At the end of our days, we will be surprised to discover that atheists might be in heaven or others who do not embrace Christ as the origin and destiny of their existence. God can save anyone, even those who might not embrace Him. Christ tells us "And there are other sheep I have that are not of this fold, and these I have to lead as well." He will not abandon any of us.

On Sunday, Father Jeff tweeted: Sun. : If we are saved it is through the Good Shepherd; but He also has other sheep not of this flock. Proclaim Him, & respect them.

My second wise person comes in the form of a blogger I never have met named Cari Donaldson.  I read her conversion story a few months ago and one piece of that journey moved me deeply. You see,  those of us who were raised as Christians can sometimes take it all granted. Pathetic but true. 
In contrast, Cari Donaldson, in describing her circuitous journey toward faith, did not take anything  for granted. She writes about discovering online exactly what Christianity claims.

The search engine helpfully directed me to the first chapter of John, specifically the first few verses.  Then it helpfully directed me to a website where I could read these verses in about a million different translations.

In the beginning was the Word, and the Word was with God, and the Word was God.

You know the phrase, “my blood ran cold”?  And when you feel it, you’re so scared that it’s like your blood has actually turned to ice water? 

There is an opposite feeling, but I don’t know if there’s an idiom for it.  It’s when you’re so suddenly overwhelmed with a sense of safety that your blood feels like it’s made of sunlight.  That’s what I felt when I read those words in John.

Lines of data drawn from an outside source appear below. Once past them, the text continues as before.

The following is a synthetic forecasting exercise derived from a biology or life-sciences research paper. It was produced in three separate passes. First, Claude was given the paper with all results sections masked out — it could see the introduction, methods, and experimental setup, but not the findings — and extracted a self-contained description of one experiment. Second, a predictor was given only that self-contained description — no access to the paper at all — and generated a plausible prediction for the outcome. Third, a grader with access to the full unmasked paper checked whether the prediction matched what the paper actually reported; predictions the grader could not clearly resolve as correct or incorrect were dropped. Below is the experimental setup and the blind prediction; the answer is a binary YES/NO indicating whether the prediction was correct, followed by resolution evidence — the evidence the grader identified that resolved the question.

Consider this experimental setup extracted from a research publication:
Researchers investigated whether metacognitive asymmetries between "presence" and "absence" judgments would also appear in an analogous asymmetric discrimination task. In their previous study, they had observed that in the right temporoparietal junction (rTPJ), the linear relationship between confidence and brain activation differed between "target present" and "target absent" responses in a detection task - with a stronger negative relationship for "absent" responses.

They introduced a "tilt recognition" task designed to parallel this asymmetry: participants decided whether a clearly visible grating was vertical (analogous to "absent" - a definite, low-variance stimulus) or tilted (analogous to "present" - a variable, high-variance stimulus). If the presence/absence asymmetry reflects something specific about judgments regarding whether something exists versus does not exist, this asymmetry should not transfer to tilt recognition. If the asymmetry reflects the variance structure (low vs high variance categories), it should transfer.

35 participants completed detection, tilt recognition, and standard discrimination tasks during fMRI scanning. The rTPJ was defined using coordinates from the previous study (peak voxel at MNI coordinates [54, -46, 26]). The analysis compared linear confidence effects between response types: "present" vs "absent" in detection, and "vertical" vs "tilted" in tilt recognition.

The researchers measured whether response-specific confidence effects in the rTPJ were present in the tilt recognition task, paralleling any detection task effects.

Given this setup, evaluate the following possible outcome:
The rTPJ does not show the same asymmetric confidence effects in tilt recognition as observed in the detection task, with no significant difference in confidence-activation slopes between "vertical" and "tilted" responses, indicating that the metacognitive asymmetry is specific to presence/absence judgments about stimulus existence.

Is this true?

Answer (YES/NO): NO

The third wise person is someone whose works I read and whose charism I follow, the late Monsignor Luigi Giusanni, founder of the ecclesiastical movement Communion and Liberation. In our  School of Community, we are working our way through Monsignor Luigi Giusanni's book "At the Origin of the Christian Claim. " Giussani illuminates that Christ, and only Christ, claims to be the Son of God. Buddha never said he was, nor did Mohammed, nor any other religious figure. Those men might point people to the Divine, but none of them ever claimed to be Divine. At my School of Community we read together these words as Giussani counsels us on how best to approach the Gospels: "The story we are about to approach aims to trace the course of an encounter between the bearer and the object of the most extraordinary revealing claim ever made in the history of man."
This is the Christian claim. 
All religions and so many of our efforts strive to connect human beings with something eternal. (See all those arrows pointing up in the photo?) This is a beautiful thing. We spend our lives demanding revelation. We search for what is lasting, never-ending; we want something that offers us ultimate meaning. We don't need to devise our own ways to find this, however. God, through Christ, descended into our lives; He broke into human history at a certain time and in a certain place and is still with us today. He alone is our Good Shepherd.